Green energy projects in sub-Saharan Africa will be the beneficiaries of a US$250-million loan agreement between Standard Bank and the Japan Bank for International Cooperation, Standard Bank announced today.
The credit line will be co-financed by Mizuho Bank, Ltd, with Japan Bank providing a partial guarantee for the co-financed portion.
The funding will be used by Standard Bank to lend to green energy projects in sub-Saharan Africa, according to a prepared statement by Standard Bank.
Ben Kruger, CEO Standard Bank Group, signed the deal with Akira Ishikawa, Japan Bank chief representative, London, at Standard Bank’s new green building in Rosebank, Johannesburg.
The green building industry in South Africa has grown tremendously over the last few years, according to Jarrod Lewin with the Green Building Council of South Africa. The country has about 1 million square meters (1.07 billion square feet) of green building space.
“The green building movement is about 7 years old,” Lewin said in a CNBC Africa interview. “We started out with one-to-four buildings and we have grown exponentially year-on-year to about 60 this year.”
Initially, energy efficiency drove the green building movement, but now it’s more about about “awareness around environmental and social governance issues,” said Grahame Cruickshanks, manager for climate change and sustainability services for green buildings at Ernst & Young, according to CNBC Africa.
Standard Bank’s new green building in Rosebank opened in 2013, and it used a gas powered tri-generation plant — South Africa’s second — to produce energy simultaneously for lighting, heating, and cooling.
Tri-generation is expensive, EngineeringNews reported. It didn’t hurt that an existing Egoli Gas main gas line ran past the property, according to InfrastructureENE. Gas made commercial sense in light of sustained electricity price hikes in South Africa.
More than 60 percent of the Standard Bank building is recycled steel, according to Standard Bank. It uses automatic lighting that can detect human presence. Twenty percent of materials used in construction and all furnishings and fittings were sourced from less than 400 kilometers (248 miles) away to reduce fuel used for transportation to the site. Rainwater harvested off the roof reduces the need for potable water by 50 percent, according to Standard Bank.
Standard Bank CEO Kruger said the transaction with Japan Bank is significant for the Standard Bank Group.

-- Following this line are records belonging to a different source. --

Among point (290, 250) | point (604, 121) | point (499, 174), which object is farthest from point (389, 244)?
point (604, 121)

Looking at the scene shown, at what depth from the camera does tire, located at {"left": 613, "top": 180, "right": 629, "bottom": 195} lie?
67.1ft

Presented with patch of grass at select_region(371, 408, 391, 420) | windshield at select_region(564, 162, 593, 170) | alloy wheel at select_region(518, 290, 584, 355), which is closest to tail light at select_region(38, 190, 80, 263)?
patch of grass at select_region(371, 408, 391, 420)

“It provides a diversified funding platform to fund projects which are environmentally and socially sustainable, as well as providing alternative green sources of energy to the grid, not only in South Africa, but also in sub-Saharan Africa,” he said. “This ties into the overall objectives of the group to fund projects in Africa in the renewable energy sector.”
Standard Bank Group’s largest shareholder is Industrial and Commercial Bank of China, the world’s largest bank, with a 20.1-percent shareholding.